LLM-powered tool to split run-on research paper abstracts into multiple topical paragraphs with added hyperlinks.


Overview

paragraphizer.py reformats dense single-paragraph abstracts into readable multi-paragraph summaries. Research paper abstracts often follow a predictable structure (Background → Question → Methods → Results → Conclusion) but are written as impenetrable blocks of jargon-heavy text. This script uses GPT-4o-mini to add logical paragraph breaks and relevant Wikipedia/documentation links.

The script enforces strict validation to prevent content corruption:

  • Minimum length: 100 characters (shorter texts don't benefit from splitting)
  • Paragraph breaks required: Output must contain at least one newline (\n)
  • Length constraints: Output can't exceed 2× original length + 1000 characters
  • Number preservation: All decimal numbers from input must appear in output (prevents silent data corruption)

Originally, the script required byte-for-byte equality (except newlines) to prevent rewording. This was relaxed in 2023 as GPT-4 became reliable enough to preserve exact wording while adding links. The main remaining failure mode is with very long texts (podcast transcripts), not abstract-length inputs.

Key Functions

  • _numbers(s: str): Extracts all decimal/percent-like numbers via regex for validation
  • _looks_ok(original: str, candidate: str) -> bool: Validates output has breaks, reasonable length, preserved numbers
  • OpenAI API call: Uses gpt-4o-mini with temperature=0 for deterministic breaks
  • Validation and output: Returns reformatted text or empty string "" if validation fails

Command Line Usage

# From stdin
cat abstract.txt | OPENAI_API_KEY="sk-XXX" python paragraphizer.py

# Direct argument
OPENAI_API_KEY="sk-XXX" python paragraphizer.py "Long abstract text here..."

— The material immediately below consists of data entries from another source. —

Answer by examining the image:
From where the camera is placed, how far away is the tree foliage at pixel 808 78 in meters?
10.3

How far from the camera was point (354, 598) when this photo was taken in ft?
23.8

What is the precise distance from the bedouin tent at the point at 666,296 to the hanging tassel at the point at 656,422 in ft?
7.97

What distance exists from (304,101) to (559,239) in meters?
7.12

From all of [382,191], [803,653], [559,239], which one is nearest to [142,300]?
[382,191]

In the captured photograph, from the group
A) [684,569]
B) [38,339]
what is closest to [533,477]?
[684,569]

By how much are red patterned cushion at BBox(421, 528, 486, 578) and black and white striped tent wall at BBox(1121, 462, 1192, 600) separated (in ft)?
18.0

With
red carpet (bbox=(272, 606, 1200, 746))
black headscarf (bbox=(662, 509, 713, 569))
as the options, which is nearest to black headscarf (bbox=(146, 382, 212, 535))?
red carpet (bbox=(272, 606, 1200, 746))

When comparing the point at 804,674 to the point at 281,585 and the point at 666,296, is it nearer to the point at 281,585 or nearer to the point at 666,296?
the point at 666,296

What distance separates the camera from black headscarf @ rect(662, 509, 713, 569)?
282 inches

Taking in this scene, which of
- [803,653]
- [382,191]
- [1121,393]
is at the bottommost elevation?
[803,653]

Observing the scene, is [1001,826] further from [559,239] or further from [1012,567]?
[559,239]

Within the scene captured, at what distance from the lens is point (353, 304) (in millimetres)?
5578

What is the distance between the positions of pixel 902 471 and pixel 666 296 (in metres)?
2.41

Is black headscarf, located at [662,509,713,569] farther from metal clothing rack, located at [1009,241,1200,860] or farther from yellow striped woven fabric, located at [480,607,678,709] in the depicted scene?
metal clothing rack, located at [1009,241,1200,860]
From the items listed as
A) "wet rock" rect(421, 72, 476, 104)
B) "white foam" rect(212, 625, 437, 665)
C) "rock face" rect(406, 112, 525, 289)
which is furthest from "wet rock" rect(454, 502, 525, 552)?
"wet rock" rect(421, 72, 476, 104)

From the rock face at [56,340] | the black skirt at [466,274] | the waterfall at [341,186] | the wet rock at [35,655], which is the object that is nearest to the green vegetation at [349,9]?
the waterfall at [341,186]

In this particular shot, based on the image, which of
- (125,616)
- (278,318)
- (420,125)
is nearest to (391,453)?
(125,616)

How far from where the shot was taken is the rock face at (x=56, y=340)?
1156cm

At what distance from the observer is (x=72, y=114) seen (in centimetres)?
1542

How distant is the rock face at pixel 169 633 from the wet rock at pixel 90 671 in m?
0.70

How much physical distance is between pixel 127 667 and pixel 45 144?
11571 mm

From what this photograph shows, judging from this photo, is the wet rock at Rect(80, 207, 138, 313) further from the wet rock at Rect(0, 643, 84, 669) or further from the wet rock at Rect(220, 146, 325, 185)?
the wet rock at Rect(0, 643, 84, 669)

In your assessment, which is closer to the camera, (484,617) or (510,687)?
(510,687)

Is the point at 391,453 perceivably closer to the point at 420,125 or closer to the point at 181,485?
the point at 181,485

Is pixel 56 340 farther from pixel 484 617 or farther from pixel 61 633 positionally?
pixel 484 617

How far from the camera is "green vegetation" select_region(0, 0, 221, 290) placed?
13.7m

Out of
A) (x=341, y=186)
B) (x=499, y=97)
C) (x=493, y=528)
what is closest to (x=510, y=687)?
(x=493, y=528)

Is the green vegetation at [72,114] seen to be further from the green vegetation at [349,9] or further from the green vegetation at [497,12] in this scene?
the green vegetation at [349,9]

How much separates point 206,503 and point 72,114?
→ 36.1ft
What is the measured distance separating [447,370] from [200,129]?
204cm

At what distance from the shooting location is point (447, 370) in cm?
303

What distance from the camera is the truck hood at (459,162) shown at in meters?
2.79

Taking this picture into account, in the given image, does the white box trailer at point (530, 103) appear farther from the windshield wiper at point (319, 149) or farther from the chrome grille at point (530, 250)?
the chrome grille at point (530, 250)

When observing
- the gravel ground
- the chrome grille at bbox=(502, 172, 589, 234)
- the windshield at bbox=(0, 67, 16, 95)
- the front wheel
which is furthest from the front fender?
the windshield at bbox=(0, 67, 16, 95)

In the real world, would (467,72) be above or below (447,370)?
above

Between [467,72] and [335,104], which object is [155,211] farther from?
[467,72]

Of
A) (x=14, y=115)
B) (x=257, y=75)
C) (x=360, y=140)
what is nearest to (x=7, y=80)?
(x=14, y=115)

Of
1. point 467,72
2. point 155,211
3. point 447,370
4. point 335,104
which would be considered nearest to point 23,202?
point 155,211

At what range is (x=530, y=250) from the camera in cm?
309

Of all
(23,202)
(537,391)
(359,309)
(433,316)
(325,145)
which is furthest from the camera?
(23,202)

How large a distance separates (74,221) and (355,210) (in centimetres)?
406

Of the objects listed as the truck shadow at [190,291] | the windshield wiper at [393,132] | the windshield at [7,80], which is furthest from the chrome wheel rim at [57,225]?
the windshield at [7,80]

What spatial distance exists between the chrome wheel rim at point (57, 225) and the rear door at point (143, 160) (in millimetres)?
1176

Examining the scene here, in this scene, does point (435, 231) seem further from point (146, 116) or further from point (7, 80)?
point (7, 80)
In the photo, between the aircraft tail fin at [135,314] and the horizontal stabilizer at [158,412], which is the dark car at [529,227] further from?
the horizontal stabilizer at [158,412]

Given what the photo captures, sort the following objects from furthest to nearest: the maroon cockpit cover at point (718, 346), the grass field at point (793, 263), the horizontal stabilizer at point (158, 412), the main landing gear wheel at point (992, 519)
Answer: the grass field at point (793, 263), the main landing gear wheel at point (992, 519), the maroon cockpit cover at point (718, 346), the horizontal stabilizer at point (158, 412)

# Example input (single paragraph):
echo "Most deep reinforcement learning algorithms distill experience into parametric behavior policies via gradient updates. While effective, this approach has disadvantages: computationally expensive, slow integration, limited capacity. We train a network to map past experiences to optimal behavior..." | OPENAI_API_KEY="sk-XXX" python paragraphizer.py

# Example output (multi-paragraph with links):
# Most deep [reinforcement learning](https://en.wikipedia.org/wiki/Reinforcement_learning) algorithms distill experience into parametric behavior policies via gradient updates. While effective, this approach has disadvantages: computationally expensive, slow integration, limited capacity.
#
# We train a network to map past experiences to optimal behavior...

Automatic handling:

  • Too short (< 100 chars): Returns ""
  • Invalid output (no breaks, corrupted numbers, too long): Returns ""
  • Success: Returns multi-paragraph Markdown with hyperlinks

Configuration:

  • Model: gpt-4o-mini (fast, cheap, instruction-following)
  • Temperature: 0 (deterministic paragraph breaks)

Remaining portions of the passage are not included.